香月孝史『乃木坂46のドラマトゥルギー──演じる身体/フィクション/静かな成熟』(青弓社)。

香月孝史『「アイドル」の読み方──混乱する「語り」を問う』(青弓社ライブラリー)。

香月孝史『乃木坂46のドラマトゥルギー──演じる身体/フィクション/静かな成熟』(青弓社) は、刊行されてほどない 5月ごろに読んだ。まずもってとても面白く、そして冷静な一冊である。
結成初期の段階では、同じく秋元康の手になる先行プロジェクト・AKB48との対比において、「劇場(活動拠点となる小屋)をもたない」ということが相違点として言われた乃木坂46だが、両者のこの形式的なちがいを、プロデューサー・秋元康のエンタメ観の基底にどうやらあるらしい〈舞台演劇へのかなり素朴な憧れ〉の発露の仕方のちがいとして読む著者は、AKB48グループが常設劇場という〈場〉あるいは〈上演形式〉としての側面から演劇に接近したのにたいして、より直接に〈上演内容〉としての演劇らしさを託され、担わされたのが乃木坂46だとし、じっさい彼女らの重要な活動フィールドとなっていく舞台公演の数々を読み解く作業を補助線としながら、アイドルとはいったい何を「上演」するものなのだろうかという広範な問いを扱っていく。

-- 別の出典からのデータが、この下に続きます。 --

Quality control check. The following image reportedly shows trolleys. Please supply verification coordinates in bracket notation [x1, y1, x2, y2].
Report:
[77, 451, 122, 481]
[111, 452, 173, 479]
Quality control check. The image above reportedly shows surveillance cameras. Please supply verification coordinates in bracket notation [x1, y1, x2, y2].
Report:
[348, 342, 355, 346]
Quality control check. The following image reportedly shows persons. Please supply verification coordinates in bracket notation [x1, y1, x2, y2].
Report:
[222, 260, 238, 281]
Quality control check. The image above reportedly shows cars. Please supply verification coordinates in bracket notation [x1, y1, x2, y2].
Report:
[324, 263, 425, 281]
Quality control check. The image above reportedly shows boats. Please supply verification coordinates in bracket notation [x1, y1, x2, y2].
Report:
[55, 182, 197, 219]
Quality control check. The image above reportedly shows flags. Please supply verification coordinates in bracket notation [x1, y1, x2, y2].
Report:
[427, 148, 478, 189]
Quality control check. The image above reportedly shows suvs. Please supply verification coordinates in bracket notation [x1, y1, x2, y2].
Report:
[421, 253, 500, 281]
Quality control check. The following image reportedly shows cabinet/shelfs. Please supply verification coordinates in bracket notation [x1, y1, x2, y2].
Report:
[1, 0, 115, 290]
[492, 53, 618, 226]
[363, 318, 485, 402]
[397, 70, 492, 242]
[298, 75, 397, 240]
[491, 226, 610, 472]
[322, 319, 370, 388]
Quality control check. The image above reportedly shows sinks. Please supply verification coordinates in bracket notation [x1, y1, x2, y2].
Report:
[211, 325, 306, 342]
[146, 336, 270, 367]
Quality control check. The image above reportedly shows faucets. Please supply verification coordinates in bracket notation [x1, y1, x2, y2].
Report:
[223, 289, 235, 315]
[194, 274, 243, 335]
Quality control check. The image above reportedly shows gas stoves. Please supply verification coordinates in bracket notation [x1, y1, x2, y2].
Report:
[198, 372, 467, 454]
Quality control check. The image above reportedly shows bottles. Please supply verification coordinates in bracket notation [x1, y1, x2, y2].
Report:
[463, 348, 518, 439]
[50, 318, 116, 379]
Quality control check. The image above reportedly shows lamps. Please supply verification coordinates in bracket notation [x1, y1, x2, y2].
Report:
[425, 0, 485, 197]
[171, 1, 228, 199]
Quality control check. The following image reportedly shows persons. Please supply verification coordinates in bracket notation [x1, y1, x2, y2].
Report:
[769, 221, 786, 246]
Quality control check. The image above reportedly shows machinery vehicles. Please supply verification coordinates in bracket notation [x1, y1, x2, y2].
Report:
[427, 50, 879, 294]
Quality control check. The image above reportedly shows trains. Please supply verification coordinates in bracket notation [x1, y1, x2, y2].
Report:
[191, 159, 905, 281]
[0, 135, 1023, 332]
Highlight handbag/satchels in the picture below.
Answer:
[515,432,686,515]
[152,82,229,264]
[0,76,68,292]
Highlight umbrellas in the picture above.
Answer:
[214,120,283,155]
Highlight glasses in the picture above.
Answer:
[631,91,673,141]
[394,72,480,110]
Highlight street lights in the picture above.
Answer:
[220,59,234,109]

 アイドルという特有の職能は、どのようにして何を演じることができるのか。あるいは、何を演じる必要がないのか。本書で示してきたのは、現在地からアイドルをめぐる想像力を更新するための、そんな問いかけである。
香月孝史『乃木坂46のドラマトゥルギー──演じる身体/フィクション/静かな成熟』(青弓社)、p.251、太字強調は引用者

というふうに(いったん)締められる本書だが、ここでより注意を促しておきたいのは「何を演じる必要がないのか」という問いかけのほうであり、そこには、たとえばエイジズムや異性愛主義をめぐって「旧来的な価値意識の名残を引き受けやすいジャンル」( p.123)であり、「前時代的な抑圧のコードを温存しやすい場」( p.116)である現在の〈アイドルというジャンル〉において、「女性アイドルたちの“主体的”な実践はときに、当の女性自身への抑圧と共振してしまう」( p.121)ことへの問題意識がつらなっている。
AKB48によっておおよそ現在的なイメージが確立されたところのアイドル的枠組み──恣意的な負荷によって生じる「戦場」/ハイライトとしての「卒業」/などなど──にたいして、メンバー個々がときに戸惑い、ためらい、「順応しない」ことや「距離を置く」ことによってそこからの逸脱を静かに体現してみせてきたという概観のもと、その乃木坂46のグループキャリアのなかに著者が見いだすのが、「過酷さの上演」ではない、〈「静かな成熟のさま」を上演すること〉の可能性なのだが、とはいえ、グループアイドルシーンの現在地に萌芽したその可能性を称賛するにあたって著者は、それをたんに乃木坂46というグループへの称賛として語ってしまうことを入念に回避してもいる。というのも、〈凡百のアイドルとちがって乃木坂46は……〉といった語り口にこそ根源的な〈アイドルの困難=理解されにくさ〉が宿っているからであり、そして、そうした語り口に暗に含まれている(男たちの)規範意識と、否定されるべき「前時代的な抑圧のコードを温存しやすい場」としてのアイドル文化とはきっと通底している。その意味で本書は、わかりやすい解を差し出そうとするヒロイックな欲望を排し、フェミニズム的な愚直さのなかにどこまでも留まろうとする。
本書を読むより先に、同じ著者の「『欅坂46はアイドルを超えた』その称賛が見逃していること──私たちは『アイドル』に何を見てきたか」というネット記事を目にしたのだが、本書が抱える問題意識──あるいは苛立ち──のひとつについては、こちらの記事のほうがよりわかりやすいかもしれない。欅坂46が呼び込んだ両極端の反応──「アイドルらしからぬ」テーマ性・メッセージ性への称賛と、大人たちにすべてお膳立てされたうえで大人たちへの抵抗を歌うという滑稽な「アイドル」への冷笑──は、けっきょくどちらも「アイドル」という職能の実践を捉えそこねている点で同じ想像力の地平にある。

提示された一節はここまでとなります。